Study: Immune system markers may be key for early detection, prognosis prediction in sepsis

A photo of Dr. Moldawer in lab coat and in lab setting.
With a focus on innovation, collaboration and academic excellence, the Sepsis and Critical Illness Research Center aims to develop clinical solutions for sepsis, as well as related illnesses and enduring effects.

Sepsis arrives silently.

A body’s infection-response gone wrong, the condition’s early symptoms include subtle harbingers like changes in breathing, cognition and shivering. Without intervention, this can rapidly progress to septic shock and multiorgan failure, which are often fatal.

Now, new research from a consortium of seven major university medical centers led by the University of Florida has identified a way to predict as early as the fourth day of admission whether a septic patient is at an increased risk of dying.

Typically, clinical outcome predictions for sepsis patients have relied on using blood proteins or DNA biomarkers. But in the study, published in JCI Insight, researchers at UF, Universities of Washington, Minnesota, Iowa, Cincinnati and Case Western, and Washington University medical centers are shifting to measuring functional immune responsiveness for a precise, early warning sign.

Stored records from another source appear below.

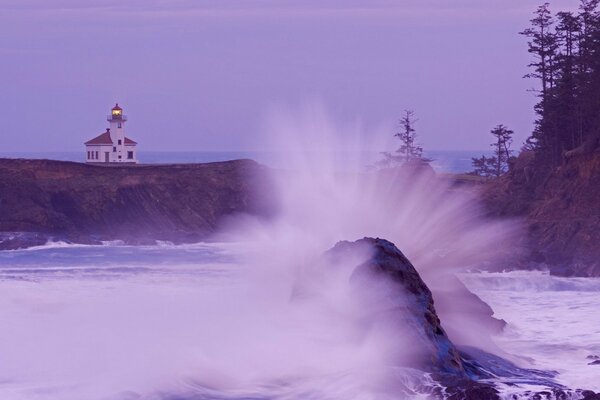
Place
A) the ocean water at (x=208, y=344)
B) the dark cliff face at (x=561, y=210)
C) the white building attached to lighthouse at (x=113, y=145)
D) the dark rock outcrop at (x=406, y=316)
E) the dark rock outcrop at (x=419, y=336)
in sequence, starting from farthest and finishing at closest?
the white building attached to lighthouse at (x=113, y=145) < the dark cliff face at (x=561, y=210) < the ocean water at (x=208, y=344) < the dark rock outcrop at (x=406, y=316) < the dark rock outcrop at (x=419, y=336)

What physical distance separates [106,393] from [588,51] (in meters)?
34.2

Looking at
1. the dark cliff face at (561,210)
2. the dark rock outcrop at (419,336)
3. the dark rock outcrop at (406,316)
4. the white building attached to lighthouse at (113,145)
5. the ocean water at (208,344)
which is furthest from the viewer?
the white building attached to lighthouse at (113,145)

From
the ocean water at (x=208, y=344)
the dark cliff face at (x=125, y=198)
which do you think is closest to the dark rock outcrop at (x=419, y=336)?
the ocean water at (x=208, y=344)

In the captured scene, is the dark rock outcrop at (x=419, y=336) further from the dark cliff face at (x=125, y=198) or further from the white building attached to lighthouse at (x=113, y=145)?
the white building attached to lighthouse at (x=113, y=145)

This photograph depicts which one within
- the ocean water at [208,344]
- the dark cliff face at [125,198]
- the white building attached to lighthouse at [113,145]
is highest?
the white building attached to lighthouse at [113,145]

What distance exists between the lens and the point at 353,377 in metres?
14.2

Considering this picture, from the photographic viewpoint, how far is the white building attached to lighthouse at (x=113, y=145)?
251 ft

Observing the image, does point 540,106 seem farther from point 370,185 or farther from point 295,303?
point 295,303

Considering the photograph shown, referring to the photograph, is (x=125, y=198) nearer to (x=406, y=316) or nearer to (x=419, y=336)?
(x=406, y=316)

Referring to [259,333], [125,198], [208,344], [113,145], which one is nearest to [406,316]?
[259,333]

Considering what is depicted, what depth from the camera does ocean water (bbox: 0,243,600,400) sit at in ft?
47.0

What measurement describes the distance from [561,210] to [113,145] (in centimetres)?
4728

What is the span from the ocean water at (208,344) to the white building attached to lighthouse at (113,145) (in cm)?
4838

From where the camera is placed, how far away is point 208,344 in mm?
16453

“Past success in the application of new therapeutics to the treatment of the sepsis has been dismal,” said Lyle L. Moldawer, Ph.D., a professor and director emeritus for the UF Sepsis and Critical Illness Research Center. “This is due in large part to the heterogeneity in the severity of sepsis when the patients present and the different immunological endotypes they present with.”

According to the study, measuring immune function using ELISpot analysis, a technique that detects the quantity of specific secreted proteins by individual immune cells, can be used to identify sepsis patients at increased risk of mortality — and even let clinicians know when their immunological defect is one that is immune suppressive, Moldawer pointed out.

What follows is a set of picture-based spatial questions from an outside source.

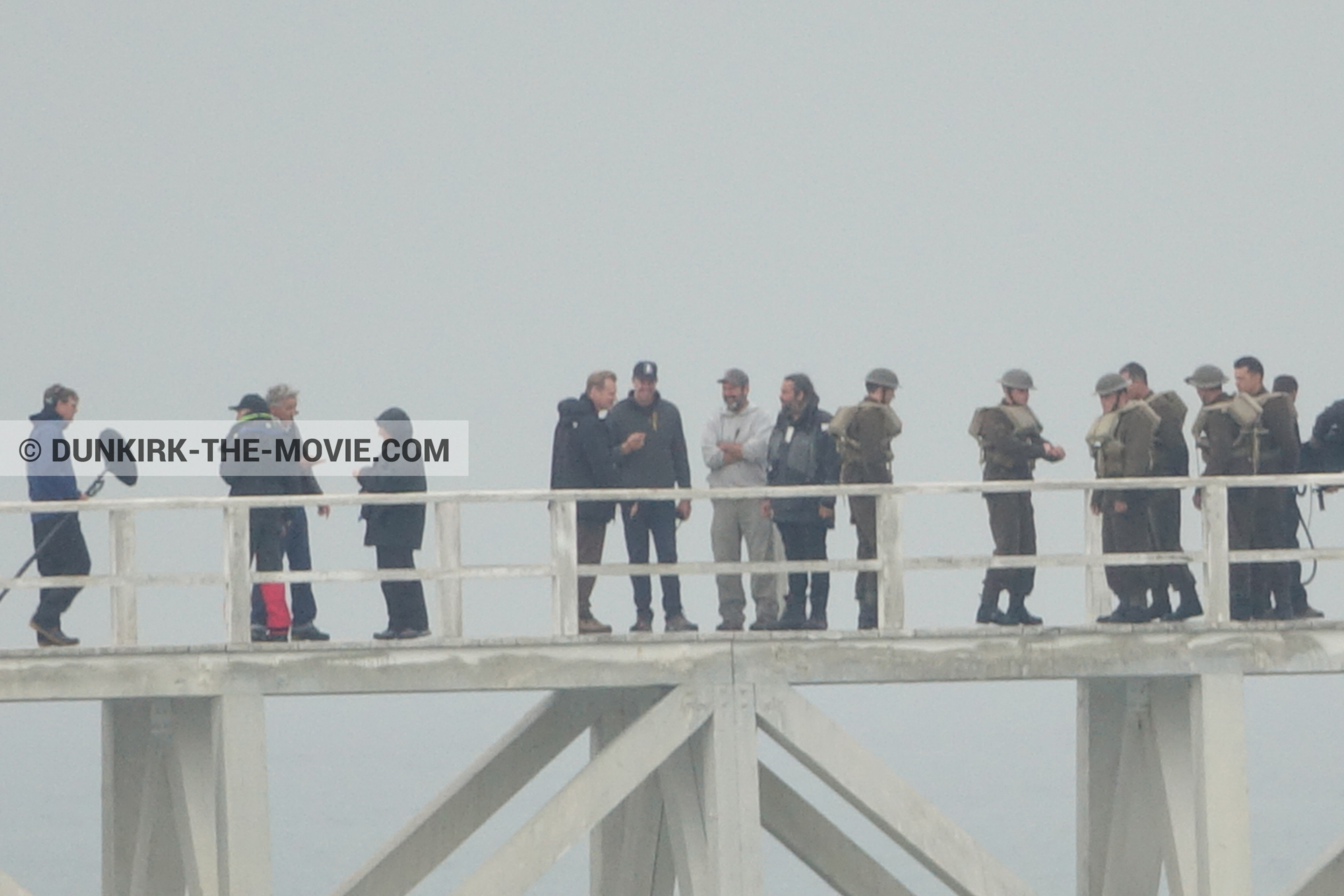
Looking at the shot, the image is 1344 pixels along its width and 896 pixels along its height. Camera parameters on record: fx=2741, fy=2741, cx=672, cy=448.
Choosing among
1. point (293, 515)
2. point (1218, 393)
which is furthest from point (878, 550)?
point (293, 515)

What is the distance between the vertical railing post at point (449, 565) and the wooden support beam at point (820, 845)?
2841 mm

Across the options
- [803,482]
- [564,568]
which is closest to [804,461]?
[803,482]

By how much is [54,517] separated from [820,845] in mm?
6039

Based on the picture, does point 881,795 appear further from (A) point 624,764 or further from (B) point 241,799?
(B) point 241,799

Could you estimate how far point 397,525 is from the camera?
19.2m

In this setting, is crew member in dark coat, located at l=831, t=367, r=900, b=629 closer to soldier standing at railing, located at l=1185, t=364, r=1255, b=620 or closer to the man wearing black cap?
the man wearing black cap

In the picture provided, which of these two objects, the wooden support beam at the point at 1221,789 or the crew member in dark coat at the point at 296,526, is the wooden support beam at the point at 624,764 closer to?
the crew member in dark coat at the point at 296,526

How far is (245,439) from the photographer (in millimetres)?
19219

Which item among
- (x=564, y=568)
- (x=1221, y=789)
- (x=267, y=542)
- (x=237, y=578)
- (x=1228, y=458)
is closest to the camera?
(x=237, y=578)

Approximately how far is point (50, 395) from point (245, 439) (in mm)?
1381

Most studies examining the ability of clinicians to predict patient prognoses in the sepsis field have relied on either the analysis of large, retrospective databases or have been conducted in real-time at single institutions, he said. The current study, by contrast, leverages a robust multicenter format and demonstrates the benefit of a particular functional diagnostic as not only a means of determining patient prognosis in the future, but also an endotyping tool.

“Immune suppression during sepsis has long been associated with secondary infections and mortality. The functional assay developed here will allow the attending physician to actually monitor the patient’s immune suppression during the patient’s stay,” said Charles C. Caldwell, Ph.D., co-PI on the study and a professor in the University of Cincinnati’s Department of Surgery.

“Taken together, these studies clearly identify a cohort of sepsis patients at risk of dying from sepsis and a potential therapeutic approach to their treatment,” he said. The team was able to demonstrate the superiority of a functional prognostic over traditional protein and cell type metrics to identify at-risk sepsis patients, he added, and to target personalized therapeutic approaches.

The study is but one component of the Sepsis and Critical Illness Center’s ongoing efforts to better describe and understand the different immunological pathways behind sepsis that could benefit from targeted, personalized therapeutics.

Next steps may include using this test in clinical studies that seek to reverse immune suppression, as this would allow scientists to identify the population most likely to respond to this kind of immune modulator. For now, researchers believe this is a step toward being able to provide ever-improving, tailored care to each patient.

“Continued studies funded by the NIH are underway to make findings like these more actionable to clinicians involved in the care of sepsis patients, to shorten the turnaround time from blood sampling to result, and to identify specific therapeutics that would be appropriate interventions,” Moldawer said. “We’re excited to see what’s next.”